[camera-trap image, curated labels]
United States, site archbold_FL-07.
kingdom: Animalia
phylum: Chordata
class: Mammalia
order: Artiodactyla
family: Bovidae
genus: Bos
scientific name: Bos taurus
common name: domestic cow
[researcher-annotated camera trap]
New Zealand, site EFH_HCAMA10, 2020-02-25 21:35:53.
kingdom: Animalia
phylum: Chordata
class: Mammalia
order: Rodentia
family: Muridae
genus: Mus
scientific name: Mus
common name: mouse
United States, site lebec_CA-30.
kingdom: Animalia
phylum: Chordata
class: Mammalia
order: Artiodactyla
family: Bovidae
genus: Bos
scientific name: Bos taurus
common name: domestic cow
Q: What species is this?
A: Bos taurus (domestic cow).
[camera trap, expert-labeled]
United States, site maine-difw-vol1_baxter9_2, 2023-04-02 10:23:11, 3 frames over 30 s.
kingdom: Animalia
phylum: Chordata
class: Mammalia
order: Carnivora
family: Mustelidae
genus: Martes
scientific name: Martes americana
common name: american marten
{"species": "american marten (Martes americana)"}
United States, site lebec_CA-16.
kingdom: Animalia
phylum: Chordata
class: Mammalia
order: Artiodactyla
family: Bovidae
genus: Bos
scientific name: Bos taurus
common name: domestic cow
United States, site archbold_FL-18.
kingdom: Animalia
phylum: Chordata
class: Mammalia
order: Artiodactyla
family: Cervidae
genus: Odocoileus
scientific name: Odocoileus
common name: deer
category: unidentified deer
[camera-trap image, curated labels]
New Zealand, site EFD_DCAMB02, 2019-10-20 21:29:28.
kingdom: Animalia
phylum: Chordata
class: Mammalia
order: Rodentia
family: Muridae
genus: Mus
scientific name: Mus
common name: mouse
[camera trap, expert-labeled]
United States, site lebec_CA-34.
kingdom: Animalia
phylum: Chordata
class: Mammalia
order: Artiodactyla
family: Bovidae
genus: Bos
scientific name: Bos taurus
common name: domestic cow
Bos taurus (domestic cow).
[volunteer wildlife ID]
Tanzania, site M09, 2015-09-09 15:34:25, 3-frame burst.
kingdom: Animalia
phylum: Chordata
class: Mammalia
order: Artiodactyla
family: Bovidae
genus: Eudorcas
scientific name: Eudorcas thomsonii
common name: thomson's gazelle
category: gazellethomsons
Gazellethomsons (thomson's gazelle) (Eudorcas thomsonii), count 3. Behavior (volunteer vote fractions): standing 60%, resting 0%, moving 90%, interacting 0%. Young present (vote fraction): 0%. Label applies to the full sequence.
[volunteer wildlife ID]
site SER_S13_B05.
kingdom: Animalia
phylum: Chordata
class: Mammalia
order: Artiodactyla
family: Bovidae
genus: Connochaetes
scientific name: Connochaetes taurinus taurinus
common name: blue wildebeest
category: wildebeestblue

■ Exercise prompt ■
There is a run of lines above from the one with "United States, site maine-difw-vol1_baxter9_2, 2023-04-02" to the one with "United States, site archbold_FL-18."; print exactly that run, both ends included, and nothing else.

■ Answer area ■
United States, site maine-difw-vol1_baxter9_2, 2023-04-02 10:23:11, 3 frames over 30 s.
kingdom: Animalia
phylum: Chordata
class: Mammalia
order: Carnivora
family: Mustelidae
genus: Martes
scientific name: Martes americana
common name: american marten
{"species": "american marten (Martes americana)"}
United States, site lebec_CA-16.
kingdom: Animalia
phylum: Chordata
class: Mammalia
order: Artiodactyla
family: Bovidae
genus: Bos
scientific name: Bos taurus
common name: domestic cow
United States, site archbold_FL-18.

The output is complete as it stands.